His voice calls me in. It leads me into the room. It is dark outside and this room looks trashed. It is part bedroom part living room. There are tables, chairs bookshelves all over turned and smashed to pieces. The bed is torn up and curtains ripped to shreds. Art work on the wall is scratched up too.
Who would do this?
I see hanging on a far wall a glass case. Inside the case is a beautiful glass heart. It is magnificent, colorful, it is all one piece yet multicolored. I dare not take it out something tells me it will be safest in the case. Suddenly a beast tears through the room. The beast runs into the already destroyed furniture and runs headlong into the case. Nothing happens to the case. The beast smashes and claws at the glass case on the wall but to no avail, it is stronger than the animal. It disappears and then Man walks into the room, not just one man, but humanity, mankind in singular form. Man walks up to the case and peers inside.
“Lovely.”
I walk over and open the case. I grab a hold of the heart, rather foolishly, and hand it to Man as though it were nothing more than a broken chair leg that laid on the ground. Man, not used to the weight of this beautiful thing and it’s blinding beauty, drops it. The heart is shattered into thousands of pieces and Man is gone. I pick up the pieces, put them in a bucket and place the bucket back in the glass case. I close up the case and tell myself that I will learn from this mistake.

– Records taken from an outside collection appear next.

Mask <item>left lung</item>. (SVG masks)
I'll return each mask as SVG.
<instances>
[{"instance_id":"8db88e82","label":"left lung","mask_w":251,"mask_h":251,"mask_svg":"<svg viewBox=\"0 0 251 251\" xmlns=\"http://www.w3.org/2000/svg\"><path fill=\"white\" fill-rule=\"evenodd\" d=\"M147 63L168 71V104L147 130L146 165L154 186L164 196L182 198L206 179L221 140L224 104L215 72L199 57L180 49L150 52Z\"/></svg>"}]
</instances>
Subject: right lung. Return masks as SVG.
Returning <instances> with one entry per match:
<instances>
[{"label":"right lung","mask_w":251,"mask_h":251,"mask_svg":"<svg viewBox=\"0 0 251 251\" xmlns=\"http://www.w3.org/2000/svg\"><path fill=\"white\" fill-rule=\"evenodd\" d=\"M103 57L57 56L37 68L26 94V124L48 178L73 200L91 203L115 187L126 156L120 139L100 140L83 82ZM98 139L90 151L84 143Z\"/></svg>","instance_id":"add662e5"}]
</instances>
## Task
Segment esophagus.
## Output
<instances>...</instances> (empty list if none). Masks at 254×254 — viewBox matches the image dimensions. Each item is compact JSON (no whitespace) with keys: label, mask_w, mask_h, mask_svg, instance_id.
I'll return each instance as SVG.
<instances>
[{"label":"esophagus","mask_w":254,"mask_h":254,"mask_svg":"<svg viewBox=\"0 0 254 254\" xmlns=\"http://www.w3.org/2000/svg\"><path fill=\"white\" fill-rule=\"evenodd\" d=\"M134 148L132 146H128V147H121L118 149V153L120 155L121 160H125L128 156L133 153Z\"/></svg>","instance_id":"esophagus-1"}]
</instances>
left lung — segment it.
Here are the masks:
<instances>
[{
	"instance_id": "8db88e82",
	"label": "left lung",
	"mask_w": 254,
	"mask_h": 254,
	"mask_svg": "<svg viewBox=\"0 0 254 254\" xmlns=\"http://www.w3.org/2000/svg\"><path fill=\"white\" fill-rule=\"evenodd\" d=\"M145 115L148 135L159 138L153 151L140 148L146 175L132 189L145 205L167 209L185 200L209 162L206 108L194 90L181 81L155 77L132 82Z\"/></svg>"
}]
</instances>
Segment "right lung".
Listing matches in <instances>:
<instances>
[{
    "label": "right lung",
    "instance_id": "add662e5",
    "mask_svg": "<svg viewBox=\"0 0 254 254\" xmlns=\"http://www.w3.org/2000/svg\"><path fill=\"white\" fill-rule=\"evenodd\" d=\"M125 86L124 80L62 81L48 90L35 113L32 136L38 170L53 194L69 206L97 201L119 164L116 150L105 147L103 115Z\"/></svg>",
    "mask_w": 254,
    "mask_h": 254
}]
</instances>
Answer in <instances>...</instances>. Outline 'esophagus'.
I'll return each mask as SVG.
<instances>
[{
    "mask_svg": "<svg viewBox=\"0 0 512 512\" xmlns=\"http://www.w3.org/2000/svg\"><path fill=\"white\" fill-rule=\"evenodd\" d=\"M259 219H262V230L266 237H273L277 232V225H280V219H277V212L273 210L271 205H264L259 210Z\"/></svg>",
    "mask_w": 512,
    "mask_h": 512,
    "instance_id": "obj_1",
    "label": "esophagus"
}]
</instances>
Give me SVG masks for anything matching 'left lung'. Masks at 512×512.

There is a gentle knock at the door and He walks through.
“May I come in?”
He is a gentleman, He asks first.
“Sure.” I look around the room almost embarrassed
“Sorry I don’t have any place to sit.”
“Oh really?” He says.
We both look over to the dinning room chairs that seconds before were split apart and broken. They now sat perfectly renewed, they appeared to be brand new again. He sits and I take a few steps over to join Him. I trip over the remnants of the bookshelf that belongs on the east wall. I look back as though to blame them for my clumsiness, and the bookshelf is set back against its wall with all the books, pictures, movies and cds in their place.
“Who are you?” I ask suspiciously.
“I’d like to help you in here.”
In a moment we are both standing looking back in the glass case.
“I can help you with that also.”
“Not right now.” I don’t trust Him.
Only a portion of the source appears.